Dziś, gdy pokojowi na kontynencie po raz kolejny zagraża agresja ze wschodu, bez satysfakcji stwierdzamy, że od początku mieliśmy rację. Europa - od Londynu, przez Paryż do Berlina przyjmuje polską perspektywę. Jest to głos rozsądku i głośnego sprzeciwu wobec neoimperialnych zakusów Kremla" - oświadczył Morawiecki.
"Wciąż nie jest za późno, by zatrzymać Putina. Nasza solidarność już raz pokonała rosyjski imperializm - czas pokazać jej siłę po raz kolejny" - dodał szef rządu.
Sankcje USA
Prezydent USA Joe Biden podpisał w poniedziałek rozporządzenie nakładające sankcje i zakazujące handlu i inwestycji z samozwańczymi "republikami ludowymi" w Donbasie. Rozporządzenie daje mu też uprawnienia do objęcia restrykcjami osób działających na ich terenie.
Według przepisów rozporządzenia, zakazany jest jakikolwiek import lub eksport towarów, usług czy technologii między USA i donbaskimi "republikami ludowymi", a także zaangażowanie osób i podmiotów zarejestrowanych w USA w jakiekolwiek transakcje finansowe. Dodatkowo, dokument pozwala na objęcie sankcjami jakichkolwiek osób działających na terenie parapaństw, ich przywódców, dowódców i urzędników, a także osób łamiących sankcje lub z nimi powiązanych.

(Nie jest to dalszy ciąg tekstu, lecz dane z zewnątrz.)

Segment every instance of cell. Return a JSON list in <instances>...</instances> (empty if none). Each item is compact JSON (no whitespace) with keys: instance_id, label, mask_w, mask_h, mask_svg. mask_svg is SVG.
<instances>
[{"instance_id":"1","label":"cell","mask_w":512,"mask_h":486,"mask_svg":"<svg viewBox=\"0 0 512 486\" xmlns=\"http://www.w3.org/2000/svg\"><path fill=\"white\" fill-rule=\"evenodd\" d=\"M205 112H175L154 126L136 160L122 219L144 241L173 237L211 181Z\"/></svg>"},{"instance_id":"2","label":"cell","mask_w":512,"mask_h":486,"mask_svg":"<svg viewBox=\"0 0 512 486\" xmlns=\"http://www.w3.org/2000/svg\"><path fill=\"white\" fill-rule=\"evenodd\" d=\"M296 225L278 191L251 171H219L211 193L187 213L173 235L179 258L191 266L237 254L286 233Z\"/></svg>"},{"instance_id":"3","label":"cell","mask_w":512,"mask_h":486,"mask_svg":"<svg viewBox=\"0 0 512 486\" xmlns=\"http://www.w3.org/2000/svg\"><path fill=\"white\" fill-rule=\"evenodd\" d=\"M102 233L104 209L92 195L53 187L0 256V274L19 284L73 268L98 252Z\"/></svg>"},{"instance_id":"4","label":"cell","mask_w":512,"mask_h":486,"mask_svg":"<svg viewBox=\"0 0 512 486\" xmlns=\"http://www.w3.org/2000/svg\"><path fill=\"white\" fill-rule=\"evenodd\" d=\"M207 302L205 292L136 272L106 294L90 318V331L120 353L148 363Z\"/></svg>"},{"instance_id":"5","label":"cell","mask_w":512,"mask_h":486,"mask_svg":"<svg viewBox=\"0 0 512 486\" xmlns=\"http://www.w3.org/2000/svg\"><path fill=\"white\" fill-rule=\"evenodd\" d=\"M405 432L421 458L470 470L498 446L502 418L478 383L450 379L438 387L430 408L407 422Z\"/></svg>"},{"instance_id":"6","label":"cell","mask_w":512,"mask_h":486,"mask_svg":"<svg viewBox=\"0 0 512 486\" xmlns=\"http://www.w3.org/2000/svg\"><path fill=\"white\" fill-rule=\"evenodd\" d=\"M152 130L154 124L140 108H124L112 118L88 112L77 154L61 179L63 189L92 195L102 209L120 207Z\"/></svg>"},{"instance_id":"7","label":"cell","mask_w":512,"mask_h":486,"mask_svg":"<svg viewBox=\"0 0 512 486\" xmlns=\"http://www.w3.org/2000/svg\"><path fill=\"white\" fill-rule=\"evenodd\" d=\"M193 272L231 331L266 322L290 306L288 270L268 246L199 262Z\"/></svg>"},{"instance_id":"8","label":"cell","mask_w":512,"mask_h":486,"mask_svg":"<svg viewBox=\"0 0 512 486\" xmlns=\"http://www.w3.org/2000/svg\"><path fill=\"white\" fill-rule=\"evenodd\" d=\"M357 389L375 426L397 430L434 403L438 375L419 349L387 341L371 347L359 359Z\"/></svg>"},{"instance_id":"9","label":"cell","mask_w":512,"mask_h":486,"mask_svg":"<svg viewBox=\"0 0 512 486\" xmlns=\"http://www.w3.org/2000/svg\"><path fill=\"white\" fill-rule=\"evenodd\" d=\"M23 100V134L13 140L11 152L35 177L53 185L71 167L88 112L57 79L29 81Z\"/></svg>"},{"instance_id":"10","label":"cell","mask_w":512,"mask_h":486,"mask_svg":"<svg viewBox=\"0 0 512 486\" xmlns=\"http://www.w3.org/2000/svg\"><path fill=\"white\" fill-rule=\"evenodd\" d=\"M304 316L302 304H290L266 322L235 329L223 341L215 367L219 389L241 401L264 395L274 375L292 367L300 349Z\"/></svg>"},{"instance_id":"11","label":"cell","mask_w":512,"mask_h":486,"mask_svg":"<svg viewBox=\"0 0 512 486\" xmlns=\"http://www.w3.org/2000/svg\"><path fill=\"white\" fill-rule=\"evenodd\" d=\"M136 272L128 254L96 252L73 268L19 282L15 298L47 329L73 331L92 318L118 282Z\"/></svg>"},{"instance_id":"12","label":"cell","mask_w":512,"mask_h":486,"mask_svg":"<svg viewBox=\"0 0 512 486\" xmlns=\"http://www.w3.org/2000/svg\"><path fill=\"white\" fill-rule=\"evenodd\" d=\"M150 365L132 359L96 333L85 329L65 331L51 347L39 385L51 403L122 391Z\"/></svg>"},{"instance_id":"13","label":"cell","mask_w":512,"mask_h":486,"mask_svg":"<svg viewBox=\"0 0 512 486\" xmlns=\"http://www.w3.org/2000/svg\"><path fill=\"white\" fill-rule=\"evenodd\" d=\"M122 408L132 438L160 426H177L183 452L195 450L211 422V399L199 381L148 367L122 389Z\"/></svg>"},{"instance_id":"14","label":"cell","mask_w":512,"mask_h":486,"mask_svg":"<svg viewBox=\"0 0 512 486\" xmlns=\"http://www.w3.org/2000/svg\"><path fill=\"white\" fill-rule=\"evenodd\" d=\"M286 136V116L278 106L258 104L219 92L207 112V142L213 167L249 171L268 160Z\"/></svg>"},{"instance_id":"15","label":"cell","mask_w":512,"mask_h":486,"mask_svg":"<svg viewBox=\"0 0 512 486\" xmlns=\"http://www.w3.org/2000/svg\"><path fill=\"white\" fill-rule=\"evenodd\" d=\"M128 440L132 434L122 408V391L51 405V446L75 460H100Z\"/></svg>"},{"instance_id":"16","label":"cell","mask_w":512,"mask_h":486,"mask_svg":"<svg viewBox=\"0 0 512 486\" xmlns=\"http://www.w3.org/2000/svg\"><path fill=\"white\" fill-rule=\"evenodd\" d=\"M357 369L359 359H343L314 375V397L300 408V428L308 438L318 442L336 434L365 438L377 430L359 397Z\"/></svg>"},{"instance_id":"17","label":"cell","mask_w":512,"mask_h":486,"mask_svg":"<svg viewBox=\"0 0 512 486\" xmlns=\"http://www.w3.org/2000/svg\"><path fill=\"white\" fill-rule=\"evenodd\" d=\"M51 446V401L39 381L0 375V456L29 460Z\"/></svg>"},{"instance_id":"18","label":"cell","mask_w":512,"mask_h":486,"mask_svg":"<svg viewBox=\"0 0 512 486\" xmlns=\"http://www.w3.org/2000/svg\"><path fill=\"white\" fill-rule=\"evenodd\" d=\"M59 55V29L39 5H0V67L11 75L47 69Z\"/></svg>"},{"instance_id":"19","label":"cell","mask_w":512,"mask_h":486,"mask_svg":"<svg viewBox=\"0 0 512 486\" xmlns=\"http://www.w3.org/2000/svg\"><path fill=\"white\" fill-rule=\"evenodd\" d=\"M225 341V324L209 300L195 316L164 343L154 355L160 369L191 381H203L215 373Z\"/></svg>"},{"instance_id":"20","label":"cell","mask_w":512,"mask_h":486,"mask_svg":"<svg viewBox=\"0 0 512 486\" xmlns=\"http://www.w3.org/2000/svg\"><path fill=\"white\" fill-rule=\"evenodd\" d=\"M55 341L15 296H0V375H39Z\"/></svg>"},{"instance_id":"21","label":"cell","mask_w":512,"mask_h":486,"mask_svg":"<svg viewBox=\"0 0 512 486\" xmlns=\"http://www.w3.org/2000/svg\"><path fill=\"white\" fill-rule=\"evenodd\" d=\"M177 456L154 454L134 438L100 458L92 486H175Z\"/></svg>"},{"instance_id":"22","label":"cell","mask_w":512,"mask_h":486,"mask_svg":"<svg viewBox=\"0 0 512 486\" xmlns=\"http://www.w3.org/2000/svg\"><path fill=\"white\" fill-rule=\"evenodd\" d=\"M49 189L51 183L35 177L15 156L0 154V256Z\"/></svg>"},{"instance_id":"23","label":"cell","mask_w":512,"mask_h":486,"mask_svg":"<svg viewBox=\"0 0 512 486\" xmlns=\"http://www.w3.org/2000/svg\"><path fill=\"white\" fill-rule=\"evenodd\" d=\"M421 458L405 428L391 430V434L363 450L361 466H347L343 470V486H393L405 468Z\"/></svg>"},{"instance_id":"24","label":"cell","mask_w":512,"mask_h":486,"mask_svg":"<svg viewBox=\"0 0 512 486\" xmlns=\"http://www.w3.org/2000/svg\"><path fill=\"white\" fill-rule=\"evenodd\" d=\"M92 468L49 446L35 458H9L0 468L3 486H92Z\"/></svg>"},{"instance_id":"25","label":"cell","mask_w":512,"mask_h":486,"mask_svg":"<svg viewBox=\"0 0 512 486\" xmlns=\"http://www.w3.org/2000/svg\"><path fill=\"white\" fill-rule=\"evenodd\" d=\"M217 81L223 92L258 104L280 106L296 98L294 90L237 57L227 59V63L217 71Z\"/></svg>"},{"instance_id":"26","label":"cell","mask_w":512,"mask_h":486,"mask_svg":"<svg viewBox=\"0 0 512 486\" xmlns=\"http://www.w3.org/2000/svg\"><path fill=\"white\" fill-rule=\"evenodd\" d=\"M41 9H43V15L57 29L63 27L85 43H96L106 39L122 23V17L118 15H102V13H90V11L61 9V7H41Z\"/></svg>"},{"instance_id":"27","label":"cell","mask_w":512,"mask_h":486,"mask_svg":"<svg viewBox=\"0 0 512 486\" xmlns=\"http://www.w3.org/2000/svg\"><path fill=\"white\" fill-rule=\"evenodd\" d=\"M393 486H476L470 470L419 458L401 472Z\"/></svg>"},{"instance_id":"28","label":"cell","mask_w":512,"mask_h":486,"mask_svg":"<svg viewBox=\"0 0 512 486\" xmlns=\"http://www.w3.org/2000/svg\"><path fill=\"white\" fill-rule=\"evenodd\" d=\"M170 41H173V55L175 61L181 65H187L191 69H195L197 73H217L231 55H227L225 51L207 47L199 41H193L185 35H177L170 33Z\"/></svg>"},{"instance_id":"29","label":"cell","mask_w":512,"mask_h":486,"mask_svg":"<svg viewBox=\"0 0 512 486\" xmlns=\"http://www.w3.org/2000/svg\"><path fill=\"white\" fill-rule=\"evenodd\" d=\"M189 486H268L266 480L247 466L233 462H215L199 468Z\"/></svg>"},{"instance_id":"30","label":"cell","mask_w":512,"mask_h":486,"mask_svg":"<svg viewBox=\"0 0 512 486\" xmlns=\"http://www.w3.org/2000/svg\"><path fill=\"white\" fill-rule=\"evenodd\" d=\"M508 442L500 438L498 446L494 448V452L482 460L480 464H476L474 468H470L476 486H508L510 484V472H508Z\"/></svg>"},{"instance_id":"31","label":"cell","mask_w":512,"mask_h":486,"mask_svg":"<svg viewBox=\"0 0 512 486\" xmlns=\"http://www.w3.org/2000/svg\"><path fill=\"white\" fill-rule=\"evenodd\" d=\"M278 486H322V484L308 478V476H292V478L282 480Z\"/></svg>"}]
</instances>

Biały Dom zapowiedział wcześniej, że wprowadzone rozporządzeniem obostrzenia nie wyczerpią odpowiedzi USA na uznanie przez Rosję niepodległości tzw. Donieckiej i Ługańskiej Republik Ludowych. Kolejne kroki zostaną podjęte we wtorek w koordynacji z sojusznikami, choć na razie nie jest jasne, czego będą dotyczyć.